District 4 representative Erica Whitfield has been on the Palm Beach County School Board for eight years. She also serves as Chair of the United Way’s Childhood Hunger Action Committee – Childhood Subcommittee. 

Recently, Whitfield says she brought her 2-year-old daughter to pick up a meal at a distribution site. 

“It’s just a really good lunch for her to eat and she really enjoyed it,” said Whitfield. “More of these people I talk to are just excited they don’t have to pack a lunch for their kids, cause it’s one less thing to worry about.” 

Additionally, she says the only opportunity for many students to eat is at school. 

“They’re only really getting to eat good food three times a day, on the days that were open,” said Whitfield. “So they go home on the weekends and they have really insecure or poor food choices over the weekend,  and then they come back on Monday morning and they’re just really hungry.”

Katie Wilson, Executive Director of the Urban School Food Alliance, has worked in school nutrition for 40 years. She says public schools offer transportation, classroom facilities, and even technology– but meals are not always universally provided. 

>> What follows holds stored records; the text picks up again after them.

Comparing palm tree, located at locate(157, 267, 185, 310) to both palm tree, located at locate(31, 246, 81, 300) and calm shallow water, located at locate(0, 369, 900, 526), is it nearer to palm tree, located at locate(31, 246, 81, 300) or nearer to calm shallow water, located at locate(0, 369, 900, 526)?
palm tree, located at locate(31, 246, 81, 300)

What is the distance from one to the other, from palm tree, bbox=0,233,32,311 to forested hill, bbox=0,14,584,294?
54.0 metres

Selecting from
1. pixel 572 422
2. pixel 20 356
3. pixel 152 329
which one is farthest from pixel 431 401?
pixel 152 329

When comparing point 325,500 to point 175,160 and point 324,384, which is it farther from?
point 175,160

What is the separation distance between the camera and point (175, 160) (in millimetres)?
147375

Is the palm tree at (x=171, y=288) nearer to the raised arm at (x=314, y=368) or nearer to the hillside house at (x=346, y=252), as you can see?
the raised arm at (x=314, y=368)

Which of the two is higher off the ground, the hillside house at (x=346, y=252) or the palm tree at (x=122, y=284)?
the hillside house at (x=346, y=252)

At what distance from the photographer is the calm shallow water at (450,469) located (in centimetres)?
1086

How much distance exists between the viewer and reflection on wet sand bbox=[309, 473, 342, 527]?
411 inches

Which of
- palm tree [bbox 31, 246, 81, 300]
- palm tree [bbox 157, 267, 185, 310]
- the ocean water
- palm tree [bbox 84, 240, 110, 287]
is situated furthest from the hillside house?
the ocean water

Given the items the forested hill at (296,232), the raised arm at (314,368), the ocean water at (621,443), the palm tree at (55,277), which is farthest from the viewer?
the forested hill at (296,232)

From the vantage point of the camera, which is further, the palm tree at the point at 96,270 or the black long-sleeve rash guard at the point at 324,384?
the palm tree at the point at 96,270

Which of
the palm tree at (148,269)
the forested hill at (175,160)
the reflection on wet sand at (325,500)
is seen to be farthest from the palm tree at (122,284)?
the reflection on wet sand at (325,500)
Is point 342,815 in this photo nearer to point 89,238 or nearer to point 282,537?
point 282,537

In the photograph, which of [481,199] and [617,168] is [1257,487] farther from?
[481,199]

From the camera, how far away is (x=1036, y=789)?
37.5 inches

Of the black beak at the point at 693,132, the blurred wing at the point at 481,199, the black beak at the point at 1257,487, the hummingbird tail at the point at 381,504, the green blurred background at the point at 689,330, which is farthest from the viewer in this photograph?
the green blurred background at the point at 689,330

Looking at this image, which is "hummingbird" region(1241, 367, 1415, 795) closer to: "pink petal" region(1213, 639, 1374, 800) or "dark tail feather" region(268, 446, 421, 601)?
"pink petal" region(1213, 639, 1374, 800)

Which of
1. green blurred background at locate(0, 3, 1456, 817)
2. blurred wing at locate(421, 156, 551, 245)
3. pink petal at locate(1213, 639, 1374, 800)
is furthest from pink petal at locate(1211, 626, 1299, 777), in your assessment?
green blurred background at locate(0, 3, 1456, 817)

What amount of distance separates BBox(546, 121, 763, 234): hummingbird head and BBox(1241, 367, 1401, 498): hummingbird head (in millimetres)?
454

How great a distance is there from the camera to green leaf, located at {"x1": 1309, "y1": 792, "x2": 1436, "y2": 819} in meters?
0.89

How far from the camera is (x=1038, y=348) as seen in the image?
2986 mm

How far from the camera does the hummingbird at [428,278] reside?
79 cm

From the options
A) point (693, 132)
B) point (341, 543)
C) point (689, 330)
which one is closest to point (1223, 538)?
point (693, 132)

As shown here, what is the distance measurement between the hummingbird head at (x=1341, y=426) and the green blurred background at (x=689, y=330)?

“When it comes to food, which we know is a basic necessity for being able to do those learning activities and to really excel in the classroom, we ask them what their family income is,” said Wilson. 

Both Whitfield and Wilson discussed the stigma behind free or reduced meals, mentioning that some children who qualify end up not eating at all. 

“You’ll notice [that] even if a school is the same population, their elementary school might be 99% free and reduced lunch,” said Whitfield. “Then when you get to middle school, it drops down to like 95-90%. And then by high school, you’re at like 85%. It’s the same kids. They just stopped filling out the paperwork. They still need it.”

Whitfield says one of the district’s goals is to adopt a Community Eligibility Program, which would look at the entire district’s eligibility for free meals instead of individual families. 

Under this program, Whitfield says that as long as 40% or more students in the district qualify for free or reduced meals, they can continue offering breakfast and lunch throughout the school year.